>> Start INFORMATION SHOWN

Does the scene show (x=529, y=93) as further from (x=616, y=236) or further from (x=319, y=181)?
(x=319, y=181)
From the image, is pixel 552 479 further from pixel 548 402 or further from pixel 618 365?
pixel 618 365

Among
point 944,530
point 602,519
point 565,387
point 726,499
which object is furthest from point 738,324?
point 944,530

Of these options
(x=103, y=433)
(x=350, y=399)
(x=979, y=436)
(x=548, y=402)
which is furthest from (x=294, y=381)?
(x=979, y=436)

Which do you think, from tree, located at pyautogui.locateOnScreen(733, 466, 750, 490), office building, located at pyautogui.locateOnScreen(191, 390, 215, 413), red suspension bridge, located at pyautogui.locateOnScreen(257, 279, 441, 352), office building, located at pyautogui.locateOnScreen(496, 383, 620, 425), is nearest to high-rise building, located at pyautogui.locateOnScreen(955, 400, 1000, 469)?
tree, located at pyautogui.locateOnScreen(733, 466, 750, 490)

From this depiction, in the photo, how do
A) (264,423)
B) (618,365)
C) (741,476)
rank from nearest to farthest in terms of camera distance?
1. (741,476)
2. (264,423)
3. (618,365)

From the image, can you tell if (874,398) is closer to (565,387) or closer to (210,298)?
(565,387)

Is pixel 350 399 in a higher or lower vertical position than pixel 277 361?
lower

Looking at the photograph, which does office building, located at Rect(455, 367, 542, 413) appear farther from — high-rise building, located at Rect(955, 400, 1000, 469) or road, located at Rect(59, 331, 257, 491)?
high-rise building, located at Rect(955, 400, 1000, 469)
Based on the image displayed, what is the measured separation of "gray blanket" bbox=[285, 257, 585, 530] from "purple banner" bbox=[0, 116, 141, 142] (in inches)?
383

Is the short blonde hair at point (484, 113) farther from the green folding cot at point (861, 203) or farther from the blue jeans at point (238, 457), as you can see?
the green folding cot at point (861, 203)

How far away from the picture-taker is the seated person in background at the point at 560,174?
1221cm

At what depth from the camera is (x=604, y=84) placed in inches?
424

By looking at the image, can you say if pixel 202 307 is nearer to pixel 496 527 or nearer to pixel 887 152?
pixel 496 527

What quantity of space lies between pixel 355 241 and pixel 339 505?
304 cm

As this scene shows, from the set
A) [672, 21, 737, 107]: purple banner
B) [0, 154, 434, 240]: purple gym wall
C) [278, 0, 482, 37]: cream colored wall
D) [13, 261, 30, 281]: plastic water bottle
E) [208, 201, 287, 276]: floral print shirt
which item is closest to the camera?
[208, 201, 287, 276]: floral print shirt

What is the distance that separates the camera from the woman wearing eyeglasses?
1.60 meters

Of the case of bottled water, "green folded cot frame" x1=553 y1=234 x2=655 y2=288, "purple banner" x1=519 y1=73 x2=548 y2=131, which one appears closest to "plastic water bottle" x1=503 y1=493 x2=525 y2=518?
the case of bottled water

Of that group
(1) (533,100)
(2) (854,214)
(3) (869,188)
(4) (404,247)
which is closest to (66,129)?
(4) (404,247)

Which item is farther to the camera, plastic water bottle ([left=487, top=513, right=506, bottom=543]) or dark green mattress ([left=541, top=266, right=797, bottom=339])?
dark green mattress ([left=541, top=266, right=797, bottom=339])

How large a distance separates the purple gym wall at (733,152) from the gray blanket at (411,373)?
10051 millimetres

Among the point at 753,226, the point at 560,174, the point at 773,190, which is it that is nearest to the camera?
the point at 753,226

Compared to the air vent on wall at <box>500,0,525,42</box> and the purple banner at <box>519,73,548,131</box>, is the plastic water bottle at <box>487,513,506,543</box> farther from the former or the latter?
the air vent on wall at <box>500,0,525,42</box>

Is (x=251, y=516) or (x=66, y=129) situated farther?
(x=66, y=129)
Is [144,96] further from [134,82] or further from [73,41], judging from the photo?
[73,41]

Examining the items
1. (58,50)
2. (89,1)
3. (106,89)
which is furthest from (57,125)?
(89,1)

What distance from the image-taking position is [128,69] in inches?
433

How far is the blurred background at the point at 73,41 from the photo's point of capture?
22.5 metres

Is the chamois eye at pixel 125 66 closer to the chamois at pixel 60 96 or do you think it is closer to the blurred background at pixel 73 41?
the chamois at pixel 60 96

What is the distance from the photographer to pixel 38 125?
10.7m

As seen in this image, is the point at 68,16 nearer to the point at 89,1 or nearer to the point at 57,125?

>> End INFORMATION SHOWN

- **WRITTEN TASK**
Please copy out the lines word for word, starting at the line that contains "What quantity of" and ending at the line that contains "10051 millimetres".

- **FINISHED ANSWER**
What quantity of space lies between pixel 355 241 and pixel 339 505?
304 cm

As this scene shows, from the set
A) [672, 21, 737, 107]: purple banner
B) [0, 154, 434, 240]: purple gym wall
C) [278, 0, 482, 37]: cream colored wall
D) [13, 261, 30, 281]: plastic water bottle
E) [208, 201, 287, 276]: floral print shirt
which item is closest to the camera?
[208, 201, 287, 276]: floral print shirt

What is the distance that separates the camera from the woman wearing eyeglasses?
1.60 meters

Of the case of bottled water, "green folded cot frame" x1=553 y1=234 x2=655 y2=288, "purple banner" x1=519 y1=73 x2=548 y2=131, which one appears closest to "plastic water bottle" x1=503 y1=493 x2=525 y2=518?
the case of bottled water

Of that group
(1) (533,100)
(2) (854,214)
(3) (869,188)
(4) (404,247)
which is closest to (66,129)?
(4) (404,247)

Which item is farther to the camera, plastic water bottle ([left=487, top=513, right=506, bottom=543]) or dark green mattress ([left=541, top=266, right=797, bottom=339])?
dark green mattress ([left=541, top=266, right=797, bottom=339])

How large a distance separates the purple gym wall at (733,152) from the gray blanket at (411,373)?
10051 millimetres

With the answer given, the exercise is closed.